• **WHAT YOU NEED TO DO**:
Extract the stretch of lines that starts at the line with "Positionally speaking, is" and ends at the last line of the data below. Give it exactly, without pictures.

BEGIN GIVEN ENTRIES

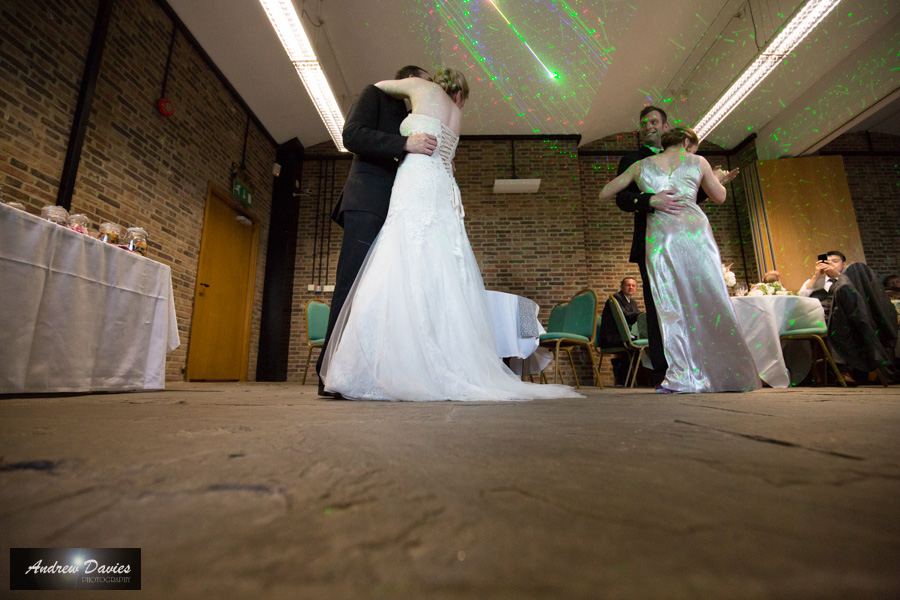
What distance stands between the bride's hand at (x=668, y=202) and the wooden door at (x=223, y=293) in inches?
174

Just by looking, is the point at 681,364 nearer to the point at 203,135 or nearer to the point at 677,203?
the point at 677,203

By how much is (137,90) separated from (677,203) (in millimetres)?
4353

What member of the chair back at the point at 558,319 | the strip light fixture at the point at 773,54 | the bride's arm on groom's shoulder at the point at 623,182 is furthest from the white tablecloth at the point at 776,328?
the strip light fixture at the point at 773,54

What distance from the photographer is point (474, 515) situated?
0.24m

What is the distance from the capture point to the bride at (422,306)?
4.49ft

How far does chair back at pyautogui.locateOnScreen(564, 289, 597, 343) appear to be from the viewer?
139 inches

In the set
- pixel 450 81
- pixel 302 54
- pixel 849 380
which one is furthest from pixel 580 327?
pixel 302 54

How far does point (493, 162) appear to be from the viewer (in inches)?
242

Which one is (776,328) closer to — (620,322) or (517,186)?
(620,322)

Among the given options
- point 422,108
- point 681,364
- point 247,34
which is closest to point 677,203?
point 681,364

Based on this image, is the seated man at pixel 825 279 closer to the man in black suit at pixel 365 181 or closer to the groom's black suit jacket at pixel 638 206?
the groom's black suit jacket at pixel 638 206

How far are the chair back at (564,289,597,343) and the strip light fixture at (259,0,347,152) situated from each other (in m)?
2.35

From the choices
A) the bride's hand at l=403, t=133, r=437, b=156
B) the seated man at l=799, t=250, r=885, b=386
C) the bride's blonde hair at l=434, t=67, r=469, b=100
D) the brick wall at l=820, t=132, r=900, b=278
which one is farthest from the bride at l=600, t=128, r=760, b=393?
the brick wall at l=820, t=132, r=900, b=278

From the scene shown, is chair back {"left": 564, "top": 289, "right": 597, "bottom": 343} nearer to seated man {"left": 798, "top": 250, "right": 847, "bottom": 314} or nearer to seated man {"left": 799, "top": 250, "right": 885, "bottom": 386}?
seated man {"left": 799, "top": 250, "right": 885, "bottom": 386}
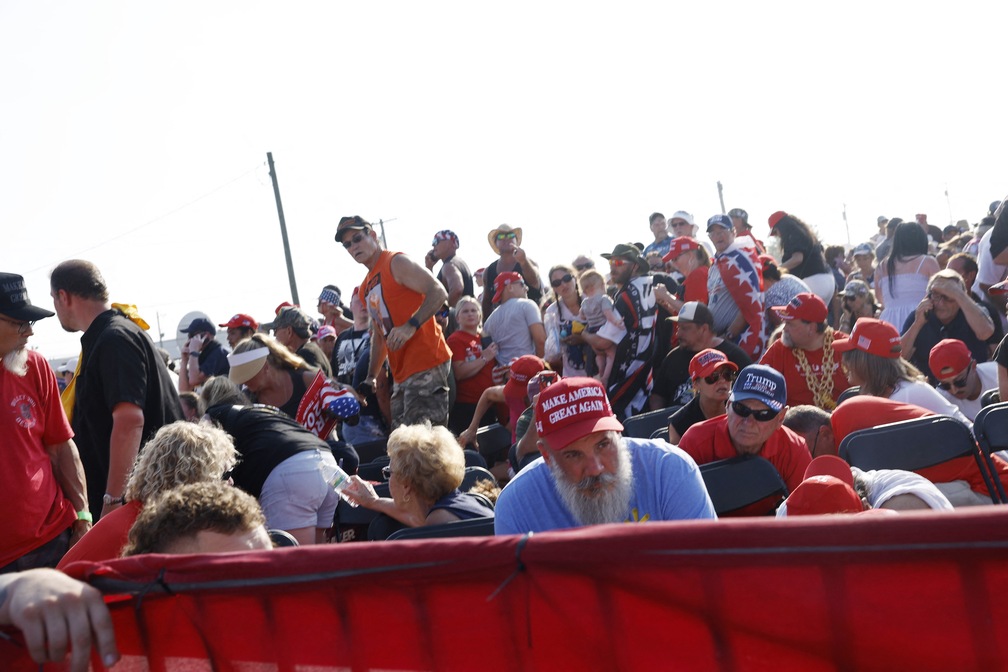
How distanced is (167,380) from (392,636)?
3.17 m

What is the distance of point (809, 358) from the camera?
5.48 metres

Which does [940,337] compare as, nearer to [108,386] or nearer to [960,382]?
[960,382]

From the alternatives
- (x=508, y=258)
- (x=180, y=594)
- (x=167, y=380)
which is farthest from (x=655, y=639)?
(x=508, y=258)

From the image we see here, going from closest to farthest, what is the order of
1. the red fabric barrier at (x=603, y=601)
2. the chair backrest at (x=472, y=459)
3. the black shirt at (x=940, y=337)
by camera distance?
the red fabric barrier at (x=603, y=601) → the chair backrest at (x=472, y=459) → the black shirt at (x=940, y=337)

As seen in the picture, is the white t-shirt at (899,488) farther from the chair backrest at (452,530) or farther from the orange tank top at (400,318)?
the orange tank top at (400,318)

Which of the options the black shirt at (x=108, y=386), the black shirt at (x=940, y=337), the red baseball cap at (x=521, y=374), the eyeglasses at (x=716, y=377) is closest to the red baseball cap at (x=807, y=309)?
the eyeglasses at (x=716, y=377)

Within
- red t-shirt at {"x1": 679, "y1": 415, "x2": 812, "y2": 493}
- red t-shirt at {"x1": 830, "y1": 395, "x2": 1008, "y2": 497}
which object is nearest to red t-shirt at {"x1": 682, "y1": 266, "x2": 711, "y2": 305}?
red t-shirt at {"x1": 830, "y1": 395, "x2": 1008, "y2": 497}

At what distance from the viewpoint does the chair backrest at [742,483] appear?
3490mm

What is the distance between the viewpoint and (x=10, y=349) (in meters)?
3.29

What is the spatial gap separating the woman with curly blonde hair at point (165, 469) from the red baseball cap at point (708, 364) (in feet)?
9.83

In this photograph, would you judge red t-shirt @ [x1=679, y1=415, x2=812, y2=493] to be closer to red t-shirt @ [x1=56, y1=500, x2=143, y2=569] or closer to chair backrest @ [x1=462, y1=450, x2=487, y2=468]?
chair backrest @ [x1=462, y1=450, x2=487, y2=468]

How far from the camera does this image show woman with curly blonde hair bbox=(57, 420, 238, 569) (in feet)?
9.38

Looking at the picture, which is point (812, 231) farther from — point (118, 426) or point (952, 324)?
point (118, 426)

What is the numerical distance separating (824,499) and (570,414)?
0.93 metres
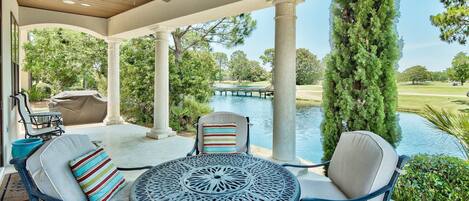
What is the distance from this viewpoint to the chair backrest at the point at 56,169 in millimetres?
1773

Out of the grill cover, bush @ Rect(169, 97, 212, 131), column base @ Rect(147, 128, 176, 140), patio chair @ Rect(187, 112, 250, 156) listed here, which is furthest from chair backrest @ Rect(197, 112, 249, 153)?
the grill cover

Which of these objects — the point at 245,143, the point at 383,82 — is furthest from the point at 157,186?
the point at 383,82

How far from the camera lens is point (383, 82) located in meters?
3.72

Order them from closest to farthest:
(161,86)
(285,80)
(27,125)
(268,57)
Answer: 1. (285,80)
2. (27,125)
3. (161,86)
4. (268,57)

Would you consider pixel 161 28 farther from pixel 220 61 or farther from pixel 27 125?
pixel 220 61

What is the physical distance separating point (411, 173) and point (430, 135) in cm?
93

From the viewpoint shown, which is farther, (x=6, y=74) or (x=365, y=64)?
(x=6, y=74)

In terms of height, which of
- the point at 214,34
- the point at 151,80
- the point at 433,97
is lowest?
the point at 433,97

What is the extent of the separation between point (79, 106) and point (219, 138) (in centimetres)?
658

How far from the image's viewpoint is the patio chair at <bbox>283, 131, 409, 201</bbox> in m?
1.94

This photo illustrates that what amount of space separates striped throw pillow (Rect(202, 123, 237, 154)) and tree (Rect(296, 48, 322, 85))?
2332 mm

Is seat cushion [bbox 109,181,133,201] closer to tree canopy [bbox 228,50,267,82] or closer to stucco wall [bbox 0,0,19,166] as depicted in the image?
stucco wall [bbox 0,0,19,166]

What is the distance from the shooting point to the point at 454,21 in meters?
3.15

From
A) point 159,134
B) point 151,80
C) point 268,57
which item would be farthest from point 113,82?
point 268,57
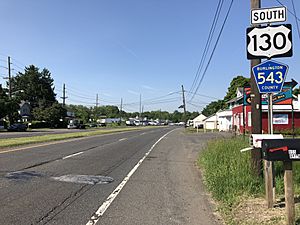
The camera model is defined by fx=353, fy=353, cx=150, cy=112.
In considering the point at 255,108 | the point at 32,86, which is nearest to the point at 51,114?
the point at 32,86

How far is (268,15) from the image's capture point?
7.98m

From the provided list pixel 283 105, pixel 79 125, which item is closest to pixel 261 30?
pixel 283 105

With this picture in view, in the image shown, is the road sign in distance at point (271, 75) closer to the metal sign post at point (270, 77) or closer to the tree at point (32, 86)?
the metal sign post at point (270, 77)

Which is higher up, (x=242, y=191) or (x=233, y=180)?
(x=233, y=180)

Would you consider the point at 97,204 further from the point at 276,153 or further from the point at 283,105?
the point at 283,105

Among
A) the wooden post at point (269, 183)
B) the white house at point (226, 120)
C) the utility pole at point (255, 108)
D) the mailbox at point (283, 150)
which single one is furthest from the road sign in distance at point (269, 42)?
the white house at point (226, 120)

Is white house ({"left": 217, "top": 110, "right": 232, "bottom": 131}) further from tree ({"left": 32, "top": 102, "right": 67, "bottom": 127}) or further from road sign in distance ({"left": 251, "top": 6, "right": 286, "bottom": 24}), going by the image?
road sign in distance ({"left": 251, "top": 6, "right": 286, "bottom": 24})

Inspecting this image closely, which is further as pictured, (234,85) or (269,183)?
(234,85)

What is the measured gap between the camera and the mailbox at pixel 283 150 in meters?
5.20


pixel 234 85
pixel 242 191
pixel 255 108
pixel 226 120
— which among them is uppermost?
pixel 234 85

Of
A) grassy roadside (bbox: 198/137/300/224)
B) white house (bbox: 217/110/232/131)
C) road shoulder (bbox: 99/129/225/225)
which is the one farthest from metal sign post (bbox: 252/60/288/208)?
white house (bbox: 217/110/232/131)

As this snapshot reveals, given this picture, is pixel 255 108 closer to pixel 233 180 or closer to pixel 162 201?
pixel 233 180

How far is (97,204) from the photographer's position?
7.07 m

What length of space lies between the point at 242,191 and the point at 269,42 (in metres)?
3.23
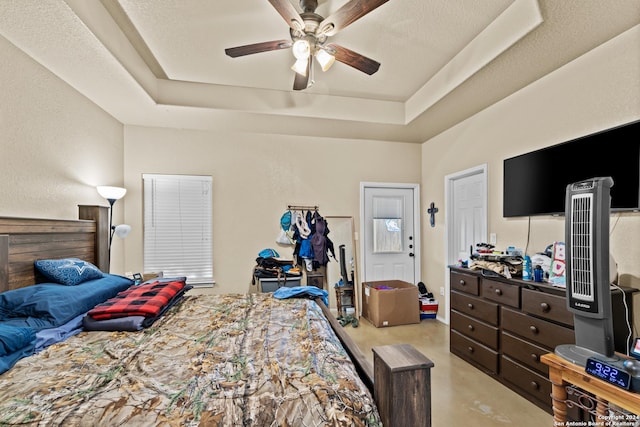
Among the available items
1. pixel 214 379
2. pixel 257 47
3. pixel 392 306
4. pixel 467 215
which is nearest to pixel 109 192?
pixel 257 47

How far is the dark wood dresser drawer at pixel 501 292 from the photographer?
7.49 ft

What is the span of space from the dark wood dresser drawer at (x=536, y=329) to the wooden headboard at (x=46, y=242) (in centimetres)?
362

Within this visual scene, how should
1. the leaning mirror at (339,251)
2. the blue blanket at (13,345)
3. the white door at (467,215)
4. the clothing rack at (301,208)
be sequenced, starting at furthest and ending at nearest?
the leaning mirror at (339,251), the clothing rack at (301,208), the white door at (467,215), the blue blanket at (13,345)

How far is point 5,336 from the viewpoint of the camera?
1.26 meters

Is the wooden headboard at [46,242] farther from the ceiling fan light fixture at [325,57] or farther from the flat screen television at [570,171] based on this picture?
the flat screen television at [570,171]

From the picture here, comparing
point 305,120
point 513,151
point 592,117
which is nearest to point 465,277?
point 513,151

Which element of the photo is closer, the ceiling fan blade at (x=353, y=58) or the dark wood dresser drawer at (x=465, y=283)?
the ceiling fan blade at (x=353, y=58)

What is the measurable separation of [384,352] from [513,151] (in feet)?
8.82

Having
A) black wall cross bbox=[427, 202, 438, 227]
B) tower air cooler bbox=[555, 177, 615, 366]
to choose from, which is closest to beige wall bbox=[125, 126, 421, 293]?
black wall cross bbox=[427, 202, 438, 227]

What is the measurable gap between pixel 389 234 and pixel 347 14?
10.3ft

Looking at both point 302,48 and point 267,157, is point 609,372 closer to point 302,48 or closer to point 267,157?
point 302,48

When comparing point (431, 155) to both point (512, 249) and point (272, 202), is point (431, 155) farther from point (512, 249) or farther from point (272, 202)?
point (272, 202)

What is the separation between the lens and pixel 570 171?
224cm

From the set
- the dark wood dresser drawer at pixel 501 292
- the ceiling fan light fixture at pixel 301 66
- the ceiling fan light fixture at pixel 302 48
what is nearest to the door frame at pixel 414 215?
the dark wood dresser drawer at pixel 501 292
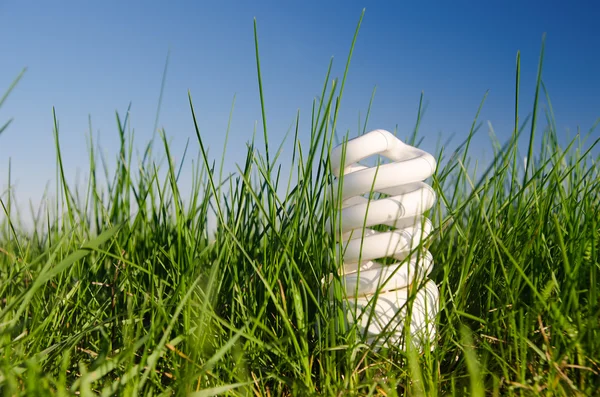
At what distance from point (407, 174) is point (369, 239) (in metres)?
0.18

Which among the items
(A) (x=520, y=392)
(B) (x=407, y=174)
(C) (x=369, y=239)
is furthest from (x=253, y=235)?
(A) (x=520, y=392)

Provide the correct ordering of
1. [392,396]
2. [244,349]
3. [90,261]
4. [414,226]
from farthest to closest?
[90,261] < [414,226] < [244,349] < [392,396]

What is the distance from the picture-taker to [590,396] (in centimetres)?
112

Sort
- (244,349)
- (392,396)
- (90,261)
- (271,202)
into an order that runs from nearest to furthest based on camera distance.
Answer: (392,396) < (244,349) < (271,202) < (90,261)

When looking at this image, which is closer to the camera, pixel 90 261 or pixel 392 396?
pixel 392 396

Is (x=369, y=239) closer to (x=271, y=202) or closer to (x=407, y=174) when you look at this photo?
(x=407, y=174)

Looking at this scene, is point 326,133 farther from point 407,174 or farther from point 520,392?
point 520,392

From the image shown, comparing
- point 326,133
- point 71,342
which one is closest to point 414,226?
point 326,133

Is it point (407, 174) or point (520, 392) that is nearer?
point (520, 392)

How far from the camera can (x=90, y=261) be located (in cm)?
181

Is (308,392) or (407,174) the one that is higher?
(407,174)

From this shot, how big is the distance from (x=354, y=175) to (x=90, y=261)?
99cm

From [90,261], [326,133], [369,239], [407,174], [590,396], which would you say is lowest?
[590,396]

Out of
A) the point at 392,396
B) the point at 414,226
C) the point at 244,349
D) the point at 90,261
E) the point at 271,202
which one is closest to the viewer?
the point at 392,396
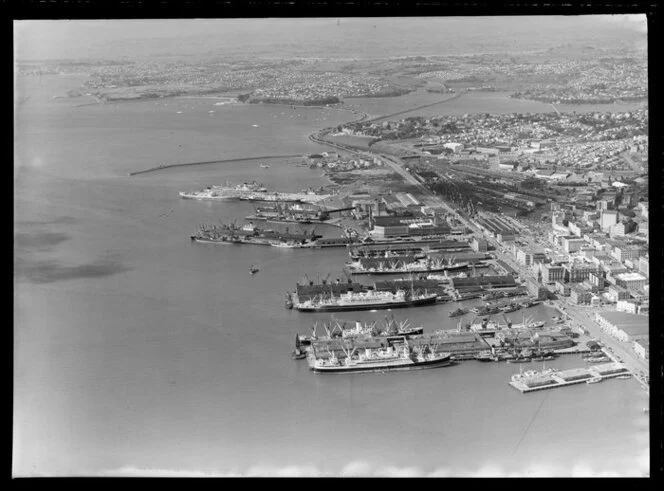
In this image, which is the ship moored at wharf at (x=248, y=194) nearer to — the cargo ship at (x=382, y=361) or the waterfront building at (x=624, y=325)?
the cargo ship at (x=382, y=361)

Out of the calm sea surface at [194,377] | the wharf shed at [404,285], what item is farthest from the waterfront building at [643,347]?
the wharf shed at [404,285]

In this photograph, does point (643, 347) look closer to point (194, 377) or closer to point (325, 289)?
point (325, 289)

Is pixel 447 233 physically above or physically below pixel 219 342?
above
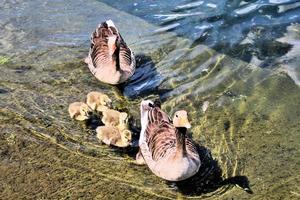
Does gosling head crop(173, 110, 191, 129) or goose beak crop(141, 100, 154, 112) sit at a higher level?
gosling head crop(173, 110, 191, 129)

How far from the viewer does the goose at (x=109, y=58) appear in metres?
7.75

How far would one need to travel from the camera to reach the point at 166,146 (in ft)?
20.0

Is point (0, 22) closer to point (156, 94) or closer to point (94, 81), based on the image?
point (94, 81)

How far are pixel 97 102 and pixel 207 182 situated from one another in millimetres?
1945

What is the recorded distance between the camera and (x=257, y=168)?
623cm

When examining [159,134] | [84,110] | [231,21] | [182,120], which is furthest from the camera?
[231,21]

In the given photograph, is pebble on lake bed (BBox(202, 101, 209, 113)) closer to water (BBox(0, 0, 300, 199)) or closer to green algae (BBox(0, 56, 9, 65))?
water (BBox(0, 0, 300, 199))

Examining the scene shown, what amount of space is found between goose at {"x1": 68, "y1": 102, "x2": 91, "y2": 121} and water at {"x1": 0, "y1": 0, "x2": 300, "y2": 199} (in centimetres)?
12

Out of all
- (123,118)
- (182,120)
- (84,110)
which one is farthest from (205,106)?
(182,120)

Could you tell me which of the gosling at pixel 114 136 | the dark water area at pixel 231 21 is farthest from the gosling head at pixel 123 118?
the dark water area at pixel 231 21

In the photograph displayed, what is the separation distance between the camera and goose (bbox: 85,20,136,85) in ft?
25.4

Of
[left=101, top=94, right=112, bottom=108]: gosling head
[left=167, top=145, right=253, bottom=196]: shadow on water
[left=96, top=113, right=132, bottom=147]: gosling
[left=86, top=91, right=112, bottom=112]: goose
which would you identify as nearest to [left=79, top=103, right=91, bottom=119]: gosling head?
[left=86, top=91, right=112, bottom=112]: goose

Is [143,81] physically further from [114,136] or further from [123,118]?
[114,136]

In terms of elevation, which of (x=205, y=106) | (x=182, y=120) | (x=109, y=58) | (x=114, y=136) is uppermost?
(x=182, y=120)
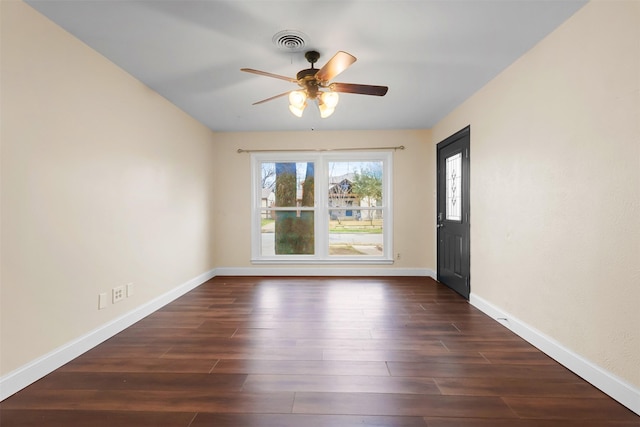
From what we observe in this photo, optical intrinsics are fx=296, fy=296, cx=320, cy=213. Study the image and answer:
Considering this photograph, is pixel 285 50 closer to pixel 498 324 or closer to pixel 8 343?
pixel 8 343

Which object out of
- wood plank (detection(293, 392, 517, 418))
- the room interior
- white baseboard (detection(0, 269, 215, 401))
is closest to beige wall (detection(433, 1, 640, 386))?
the room interior

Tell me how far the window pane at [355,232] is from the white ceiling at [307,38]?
83.5 inches

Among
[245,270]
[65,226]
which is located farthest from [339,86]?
[245,270]

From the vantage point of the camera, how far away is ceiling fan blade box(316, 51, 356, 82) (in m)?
1.97

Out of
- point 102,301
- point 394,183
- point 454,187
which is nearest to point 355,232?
point 394,183

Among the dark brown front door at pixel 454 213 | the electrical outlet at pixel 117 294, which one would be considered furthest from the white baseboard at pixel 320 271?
the electrical outlet at pixel 117 294

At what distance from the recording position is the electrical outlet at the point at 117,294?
8.72ft

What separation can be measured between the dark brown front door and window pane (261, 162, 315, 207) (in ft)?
6.89

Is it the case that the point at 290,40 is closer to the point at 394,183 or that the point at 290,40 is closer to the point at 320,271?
the point at 394,183

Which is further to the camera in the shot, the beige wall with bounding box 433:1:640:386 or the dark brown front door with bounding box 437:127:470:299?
the dark brown front door with bounding box 437:127:470:299

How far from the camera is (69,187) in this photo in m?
2.21

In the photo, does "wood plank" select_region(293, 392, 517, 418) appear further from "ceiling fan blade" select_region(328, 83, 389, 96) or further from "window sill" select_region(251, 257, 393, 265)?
"window sill" select_region(251, 257, 393, 265)

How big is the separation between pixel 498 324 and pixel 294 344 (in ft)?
6.47

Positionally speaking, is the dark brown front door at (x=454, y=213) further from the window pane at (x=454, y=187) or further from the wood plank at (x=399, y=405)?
the wood plank at (x=399, y=405)
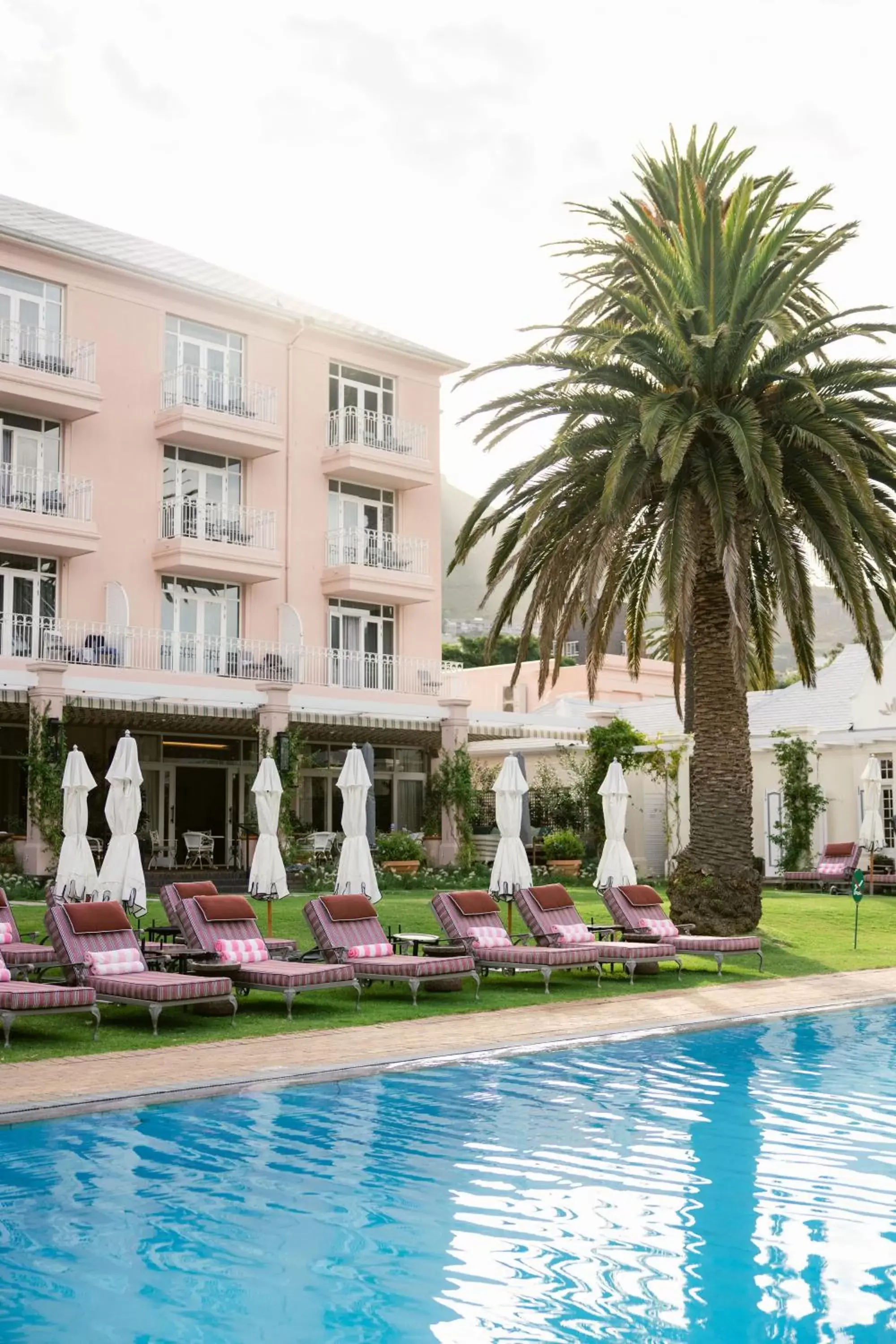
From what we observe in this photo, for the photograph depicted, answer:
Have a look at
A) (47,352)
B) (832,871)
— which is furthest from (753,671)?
(47,352)

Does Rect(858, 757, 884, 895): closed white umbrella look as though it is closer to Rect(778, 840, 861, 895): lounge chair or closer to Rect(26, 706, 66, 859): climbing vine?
Rect(778, 840, 861, 895): lounge chair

END GIVEN ENTRIES

• **OUTPUT**:
Positionally speaking, is the dark brown front door at (x=454, y=213) further from the window pane at (x=454, y=187) or further from the wood plank at (x=399, y=405)?
the wood plank at (x=399, y=405)
From what we observe in this photo, for the photograph depicted, answer:
Have a look at
A) (47,352)
B) (832,871)
— which is furthest from (753,671)?
(47,352)

Does Rect(858, 757, 884, 895): closed white umbrella look as though it is closer to Rect(778, 840, 861, 895): lounge chair or closer to Rect(26, 706, 66, 859): climbing vine?
Rect(778, 840, 861, 895): lounge chair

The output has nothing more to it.